Un nouveau paradigme

Le projet Wikispeed ne se limite pas au prototypage. L’entreprise produit
 sur commande des unités vendues à des clients qui achètent plus qu’un véhicule : une expérience de cocréation. Son roadster, dont la ligne a subi un lifting
, coûte aujourd’hui 
14000 dollars à la fabrication, pour
 un prix de vente de 25000 dollars.
 À ce jour, deux voitures sont en circulation, une troisième est en cours d’homologation et trois autres sont
 en construction. Les retours d’utilisation des dix premiers prototypes serviront de base à la conception du prochain modèle : la C3 (pour Comfy Commuter Car), une petite citadine commercialisée à 17000 dollars. Enfin, Joe imagine déjà une future mini Wikispeed… à 1000 dollars.
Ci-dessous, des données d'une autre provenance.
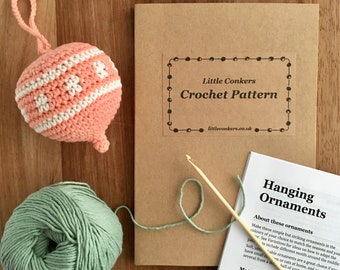 Ornament Crochet Pattern / Gift for Crocheter / Recycled Eco-friendly Christmas Gift Spring Crochet Gift Craft Gift Printed Paper Pattern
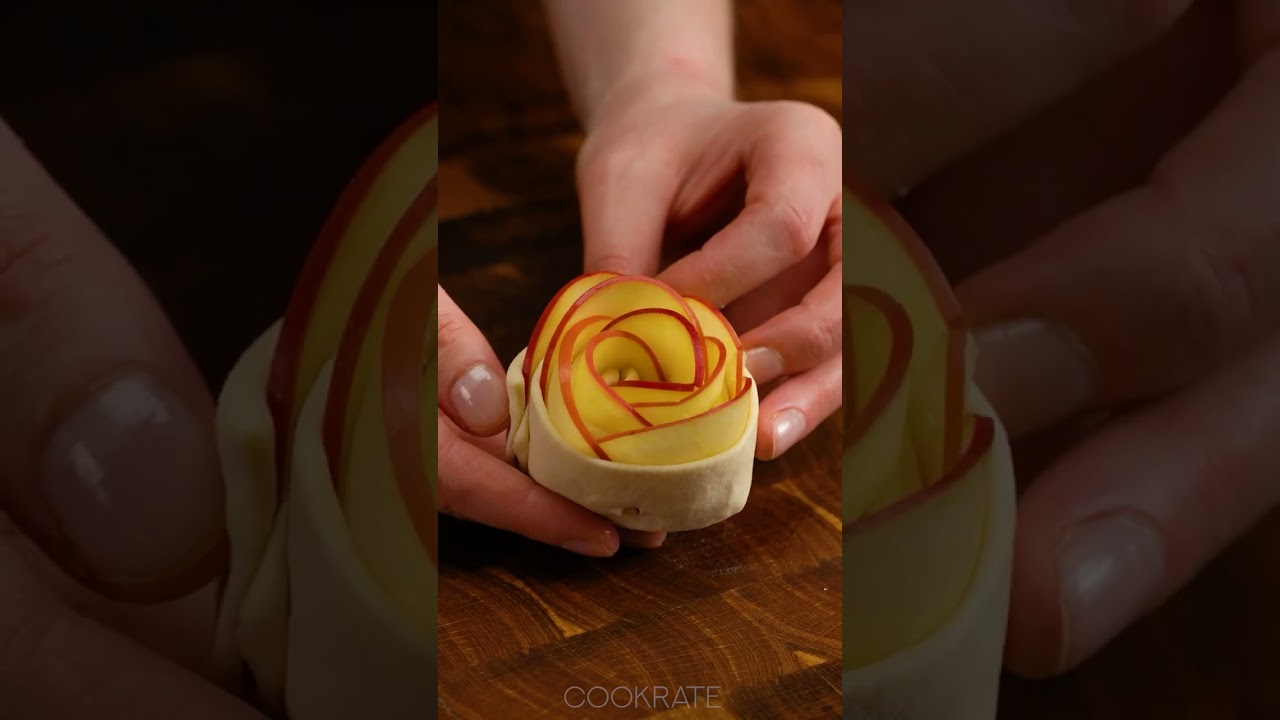 Dessert in 5 minutes! Just puff pastry and 2 apples
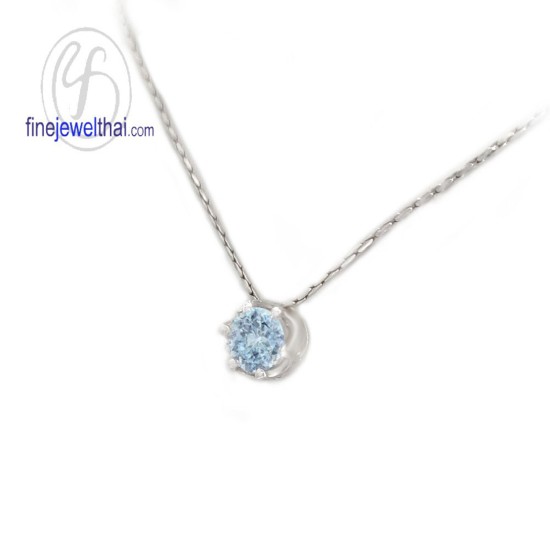 จี้โทพาซ-จี้เงิน-โทพาซแท้-พลอยประจำเดือนเกิด-Finejewelthai-P1056tp02e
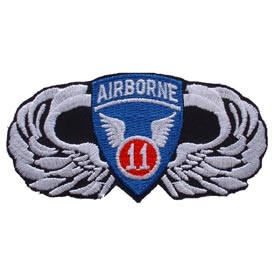 11TH AIRBORNE WINGS PATCH  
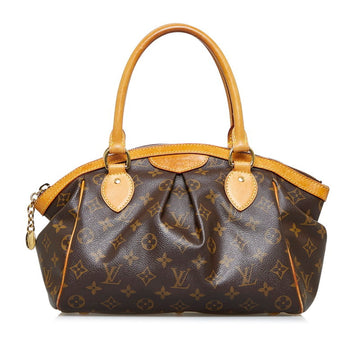 LOUIS VUITTON Monogram Tivoli PM Handbag Tote Bag M40143 Brown PVC Leather Ladies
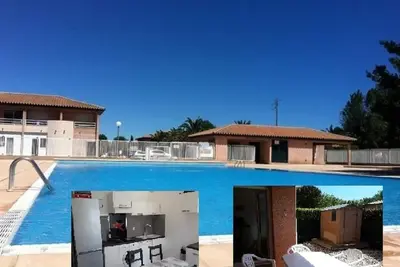 Image de Joli T3, 4/5 pers, Résidence avec Piscine l'été, Rez de jardin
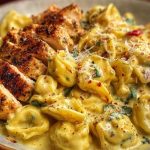 Cajun Garlic Chicken Tortellini in Three-Cheese Cream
Wikispeed n’est pas dans une logique de production à grande échelle. À l’inverse d’une croissance verticale et centralisée, 
la sienne est celle de l’entreprise distribuée, dont le modèle économique « ouvert » peut être répliqué dans le monde entier. L’équipe s’entraîne aujourd’hui
 à fabriquer une voiture dans un espace rectangulaire délimité au sol, dans l’optique de concevoir des micro-usines à expédier par container là où il existera un besoin de production locale.
 
Mais Wikispeed n’est pas qu’une affaire de voitures. Sa mission est d’appliquer les méthodes agiles au développement de solutions qui permettront à l’humanité de relever 
les grands challenges du XXIe siècle. Joe souhaitait d’ailleurs faire de l’entreprise une ONG, mais sa demande a été
 rejetée sous prétexte que la production automobile impliquait nécessairement
un but lucratif. Pourtant, la méthode Wikispeed a déjà été utilisée pour déployer le vaccin contre la polio ou fabriquer du matériel médical à bas coût dédié aux pays qui en ont le plus besoin.
 
Au-delà d’une méthodologie, c’est une culture qu’a introduit Joe Justice : celle du partage, de l’ouverture et de la collaboration combinée à une motivation d’impact social et global. Une culture étroitement liée à celle d’Internet, que l’on retrouve dans des projets communautaires tels qu’Open Source Ecology, un réseau d’agriculteurs, d’ingénieurs et de donateurs qui développe des machines industrielles capables de rebâtir une civilisation moderne, ou que Protei, qui construit des drones marins pour analyser et nettoyer les océans. Alors que nous traversons l’une des crises les plus graves de notre époque et que nous assistons à la faillite du capitalisme contemporain,
 à grande échelle, notre plus grand défi pourrait être de réinventer notre relation aux biens matériels et à la connaissance. Wikispeed apporte la preuve qu’au-delà du partage des ressources, un nouveau mode de production collaborative est possible.